The program, which sees participants manage land and freshwater, including a small section of the Murray Darling Basin, has been life changing for some members of the local community.
Senior ranger of the local Barkindji Maraura ranger group, Dameion Kennedy, together with the Barkindji Maraura Elders, the traditional owners of the area, have set out to train local Indigenous men to work on country in response to a number of social issues linked to high unemployment amongst local youth. 'There’s a lot of work to be done out on country and for the young blokes to be part of that gives them a sense of ownership and belonging and steers them away from all the bad stuff that’s going on,' Mr Kennedy said. 'We want to see more local Indigenous boys who respect their culture and heritage getting these jobs.'
Junior rangers Dennis King, 22, and Howard Harris, 34, joined the Barkindji Maraura ranger group after completing a Certificate II and III in Horticulture.
'Before the programme I was involved in drugs and alcohol and was really just moving towards jail,' Mr King said. 'Getting out on country and interacting with our culture has just opened this big pathway for us and the town, which can now see a future for everybody.'
'It feels good to have this job. It really turned my life around and the community now looks up to us as role models for the younger kids,' said Mr Harris.

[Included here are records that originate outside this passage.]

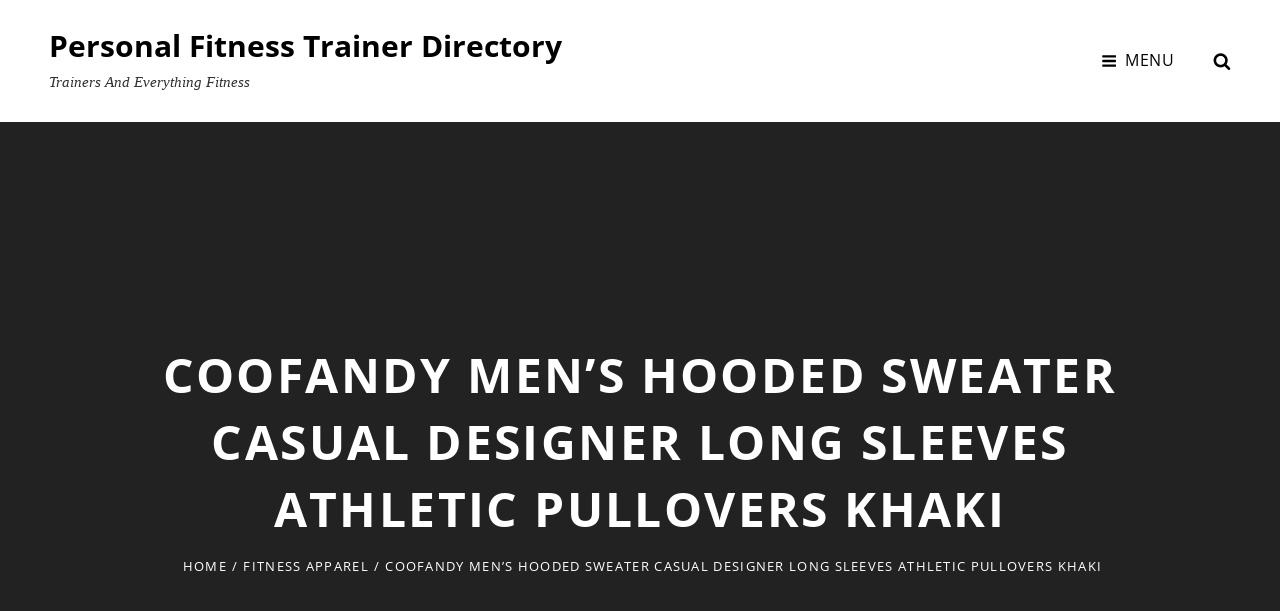

--- FILE ---
content_type: text/html; charset=utf-8
request_url: https://www.google.com/recaptcha/api2/aframe
body_size: 267
content:
<!DOCTYPE HTML><html><head><meta http-equiv="content-type" content="text/html; charset=UTF-8"></head><body><script nonce="I8pqbn2_1_I_CSqPYFkd5w">/** Anti-fraud and anti-abuse applications only. See google.com/recaptcha */ try{var clients={'sodar':'https://pagead2.googlesyndication.com/pagead/sodar?'};window.addEventListener("message",function(a){try{if(a.source===window.parent){var b=JSON.parse(a.data);var c=clients[b['id']];if(c){var d=document.createElement('img');d.src=c+b['params']+'&rc='+(localStorage.getItem("rc::a")?sessionStorage.getItem("rc::b"):"");window.document.body.appendChild(d);sessionStorage.setItem("rc::e",parseInt(sessionStorage.getItem("rc::e")||0)+1);localStorage.setItem("rc::h",'1768902349084');}}}catch(b){}});window.parent.postMessage("_grecaptcha_ready", "*");}catch(b){}</script></body></html>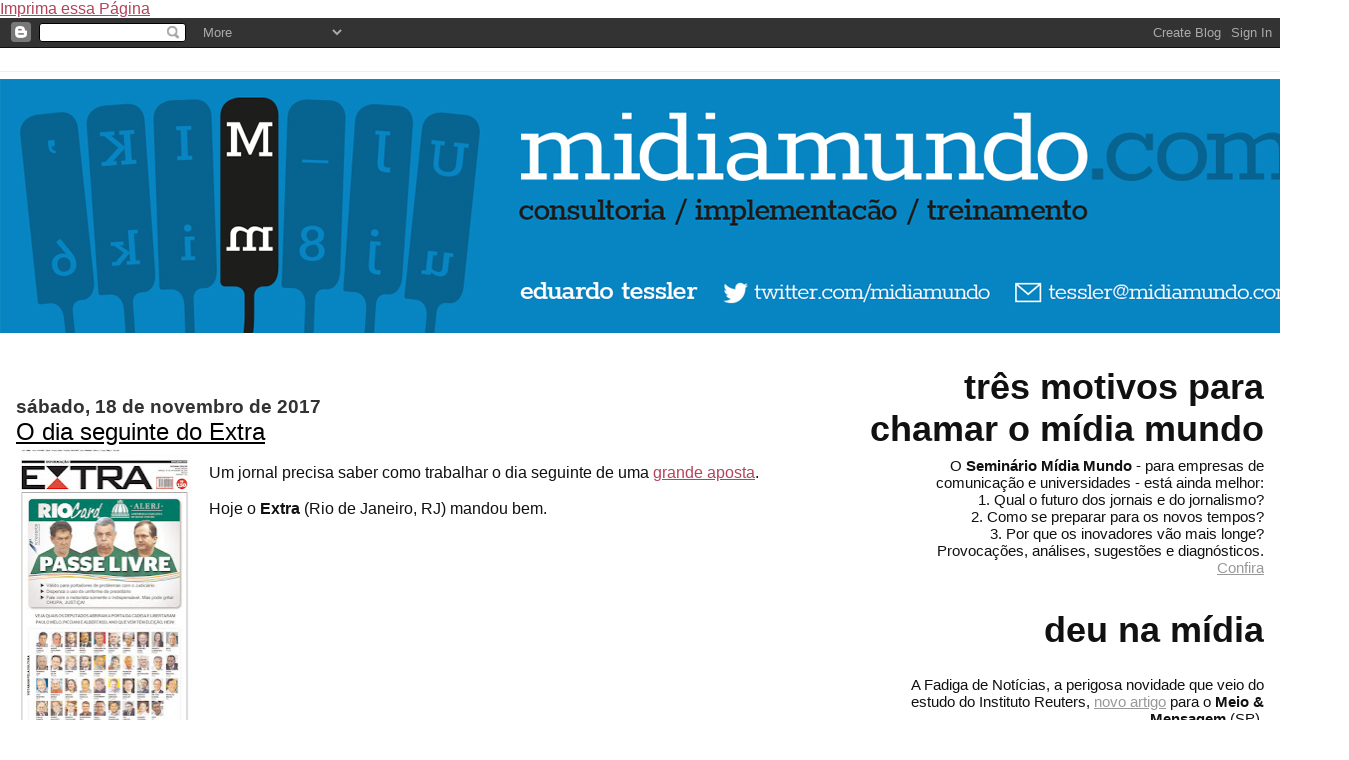

--- FILE ---
content_type: text/html; charset=utf-8
request_url: https://www.google.com/recaptcha/api2/aframe
body_size: 269
content:
<!DOCTYPE HTML><html><head><meta http-equiv="content-type" content="text/html; charset=UTF-8"></head><body><script nonce="jxBRdM432HTWaKNwbcWU_Q">/** Anti-fraud and anti-abuse applications only. See google.com/recaptcha */ try{var clients={'sodar':'https://pagead2.googlesyndication.com/pagead/sodar?'};window.addEventListener("message",function(a){try{if(a.source===window.parent){var b=JSON.parse(a.data);var c=clients[b['id']];if(c){var d=document.createElement('img');d.src=c+b['params']+'&rc='+(localStorage.getItem("rc::a")?sessionStorage.getItem("rc::b"):"");window.document.body.appendChild(d);sessionStorage.setItem("rc::e",parseInt(sessionStorage.getItem("rc::e")||0)+1);localStorage.setItem("rc::h",'1768897773865');}}}catch(b){}});window.parent.postMessage("_grecaptcha_ready", "*");}catch(b){}</script></body></html>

Drawing on Indigenous knowledge of country, the Barkindji Maraura rangers have helped create important environmental flows, repaired pest and weed damage and damage caused by recreational use of protected sites. They also regularly undertake monitoring and assessment of the local environment. Keeping kids in school is another focus of the Barkindji Maraura Ranger Group, which is involving local schools in their conservation work.